En location avec option d’achat comme en location longue durée, le loueur reste titulaire du certificat d’immatriculation. Votre nom figure au repère C.4.1, précédé de la mention « Loc ». Cette ligne décide de qui reçoit les avis de contravention, qui signe les démarches et qui devra racheter le véhicule pour en devenir propriétaire.
Le loueur au repère C.1, le locataire au C.4.1
Un véhicule financé en leasing n’appartient pas à son conducteur. Il reste la propriété de la société de financement pendant toute la durée du contrat, et le certificat d’immatriculation l’écrit noir sur blanc.
Trois repères portent l’information, dans la nomenclature européenne reprise par le système d’immatriculation des véhicules :
- le repère C.1 identifie le titulaire, soit le loueur ou l’établissement de crédit-bail ;
- le repère C.4a précise si ce titulaire est ou non le propriétaire du véhicule ;
- le repère C.4.1 nomme le locataire responsable, avec la mention « Loc ».
L’adresse portée au repère C.3 est celle du locataire, pas celle du siège du loueur. Le détail pèse lourd : c’est votre déménagement, pas celui de la société de financement, qui rend le titre inexact.
L’arrêté du 9 février 2009 relatif aux modalités d’immatriculation des véhicules fixe la règle.
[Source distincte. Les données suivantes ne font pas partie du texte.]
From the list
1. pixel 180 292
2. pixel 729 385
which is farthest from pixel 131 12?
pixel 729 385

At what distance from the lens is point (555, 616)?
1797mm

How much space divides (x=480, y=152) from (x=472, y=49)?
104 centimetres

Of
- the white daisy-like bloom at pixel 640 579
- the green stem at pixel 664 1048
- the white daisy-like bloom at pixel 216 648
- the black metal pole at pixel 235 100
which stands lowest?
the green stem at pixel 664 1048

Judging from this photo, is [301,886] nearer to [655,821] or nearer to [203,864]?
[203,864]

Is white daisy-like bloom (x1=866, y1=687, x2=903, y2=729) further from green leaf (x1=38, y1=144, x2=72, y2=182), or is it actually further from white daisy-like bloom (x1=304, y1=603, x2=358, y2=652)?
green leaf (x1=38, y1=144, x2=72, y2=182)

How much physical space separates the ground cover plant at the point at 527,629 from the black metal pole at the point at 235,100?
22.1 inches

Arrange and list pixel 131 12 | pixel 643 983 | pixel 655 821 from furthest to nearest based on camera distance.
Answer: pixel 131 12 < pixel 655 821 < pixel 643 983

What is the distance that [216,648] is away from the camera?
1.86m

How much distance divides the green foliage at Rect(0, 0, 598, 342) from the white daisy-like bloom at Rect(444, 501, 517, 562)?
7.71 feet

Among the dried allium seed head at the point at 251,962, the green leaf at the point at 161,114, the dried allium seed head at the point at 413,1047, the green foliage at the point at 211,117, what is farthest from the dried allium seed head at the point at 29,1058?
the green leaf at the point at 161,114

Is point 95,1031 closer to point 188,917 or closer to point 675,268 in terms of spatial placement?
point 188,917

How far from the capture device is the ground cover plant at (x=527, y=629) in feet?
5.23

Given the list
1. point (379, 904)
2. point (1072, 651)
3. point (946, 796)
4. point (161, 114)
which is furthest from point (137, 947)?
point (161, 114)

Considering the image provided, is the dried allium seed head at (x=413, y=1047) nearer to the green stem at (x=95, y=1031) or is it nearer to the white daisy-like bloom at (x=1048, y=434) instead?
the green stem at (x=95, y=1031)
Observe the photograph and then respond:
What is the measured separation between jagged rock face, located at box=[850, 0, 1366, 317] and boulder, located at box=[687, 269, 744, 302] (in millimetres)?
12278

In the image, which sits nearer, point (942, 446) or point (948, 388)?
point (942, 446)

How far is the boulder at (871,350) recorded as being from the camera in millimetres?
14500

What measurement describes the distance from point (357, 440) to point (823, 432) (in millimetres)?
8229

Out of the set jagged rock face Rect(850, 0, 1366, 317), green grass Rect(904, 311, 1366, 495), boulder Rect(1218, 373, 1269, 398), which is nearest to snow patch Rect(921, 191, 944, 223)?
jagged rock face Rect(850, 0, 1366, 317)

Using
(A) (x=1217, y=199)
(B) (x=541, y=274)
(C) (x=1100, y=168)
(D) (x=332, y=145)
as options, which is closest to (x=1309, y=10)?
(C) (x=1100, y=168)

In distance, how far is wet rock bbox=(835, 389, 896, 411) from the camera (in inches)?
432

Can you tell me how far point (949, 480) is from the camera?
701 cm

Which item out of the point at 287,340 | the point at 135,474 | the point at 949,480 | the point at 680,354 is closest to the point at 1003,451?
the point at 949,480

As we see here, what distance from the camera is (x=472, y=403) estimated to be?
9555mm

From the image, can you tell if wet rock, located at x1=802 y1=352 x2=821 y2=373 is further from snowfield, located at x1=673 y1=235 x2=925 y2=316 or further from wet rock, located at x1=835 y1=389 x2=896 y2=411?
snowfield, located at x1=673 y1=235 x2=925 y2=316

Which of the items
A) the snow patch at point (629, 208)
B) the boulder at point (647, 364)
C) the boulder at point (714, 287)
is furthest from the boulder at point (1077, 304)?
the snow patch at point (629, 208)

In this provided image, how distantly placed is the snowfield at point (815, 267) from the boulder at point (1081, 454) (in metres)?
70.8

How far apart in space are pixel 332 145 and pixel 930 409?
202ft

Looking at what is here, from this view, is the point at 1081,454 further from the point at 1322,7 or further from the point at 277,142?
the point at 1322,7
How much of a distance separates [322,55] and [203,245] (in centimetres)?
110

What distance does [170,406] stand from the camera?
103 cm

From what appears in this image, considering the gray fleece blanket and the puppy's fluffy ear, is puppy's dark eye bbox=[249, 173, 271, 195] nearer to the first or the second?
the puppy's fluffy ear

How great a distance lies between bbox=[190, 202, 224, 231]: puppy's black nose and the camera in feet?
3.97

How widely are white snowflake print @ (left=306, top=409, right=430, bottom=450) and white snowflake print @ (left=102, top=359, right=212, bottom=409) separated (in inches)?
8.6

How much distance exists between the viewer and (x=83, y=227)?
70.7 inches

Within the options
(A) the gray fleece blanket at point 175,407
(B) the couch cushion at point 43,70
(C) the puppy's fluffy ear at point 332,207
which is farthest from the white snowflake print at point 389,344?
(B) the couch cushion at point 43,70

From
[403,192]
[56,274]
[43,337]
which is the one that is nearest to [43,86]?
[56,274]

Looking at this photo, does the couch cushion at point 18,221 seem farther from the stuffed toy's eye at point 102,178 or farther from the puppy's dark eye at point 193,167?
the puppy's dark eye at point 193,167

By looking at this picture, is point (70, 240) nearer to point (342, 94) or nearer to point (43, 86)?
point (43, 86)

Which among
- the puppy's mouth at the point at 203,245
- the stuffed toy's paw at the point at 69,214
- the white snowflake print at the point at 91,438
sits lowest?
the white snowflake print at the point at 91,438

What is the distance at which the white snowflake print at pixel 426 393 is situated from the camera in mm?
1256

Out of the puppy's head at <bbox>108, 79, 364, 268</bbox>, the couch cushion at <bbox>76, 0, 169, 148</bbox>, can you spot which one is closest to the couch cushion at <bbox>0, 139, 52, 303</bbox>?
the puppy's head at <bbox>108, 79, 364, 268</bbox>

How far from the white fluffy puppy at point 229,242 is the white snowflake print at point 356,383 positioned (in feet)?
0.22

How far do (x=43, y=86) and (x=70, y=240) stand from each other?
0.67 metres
Pour un véhicule pris en location avec option d’achat ou en longue durée, le certificat doit faire apparaître à la fois le nom de la société de location, propriétaire du véhicule, et celui du locataire responsable. Le dispositif vise les engagements d’au moins deux ans et le crédit-bail. Louer une citadine quinze jours pour des vacances ne fait apparaître aucun nom de client sur le titre.
| Repère | Ce qu’il porte en location | Qui le pilote |
|---|---|---|
| C.1 | Raison sociale du loueur | Le loueur |
| C.3 | Adresse du locataire | Le locataire, sous mandat |
| C.4a | Mention de propriété du titulaire | Le service d’immatriculation |
| C.4.1 | Nom du locataire et mention « Loc » | Le loueur, à la commande |
Le reste du titre se lit comme n’importe quel autre. Le décodage des champs de la carte grise s’applique à l’identique : puissance fiscale au P.6, émissions de CO2 au V.7, taxes perçues au Y.

Ce que la mention « Loc » change au quotidien
Beaucoup de conducteurs redoutent le contrôle routier avec un certificat au nom d’une société inconnue. La crainte n’a pas lieu d’être : votre identité figure sur le document, à la ligne prévue pour cela. Les forces de l’ordre lisent le C.4.1 et passent à la suite.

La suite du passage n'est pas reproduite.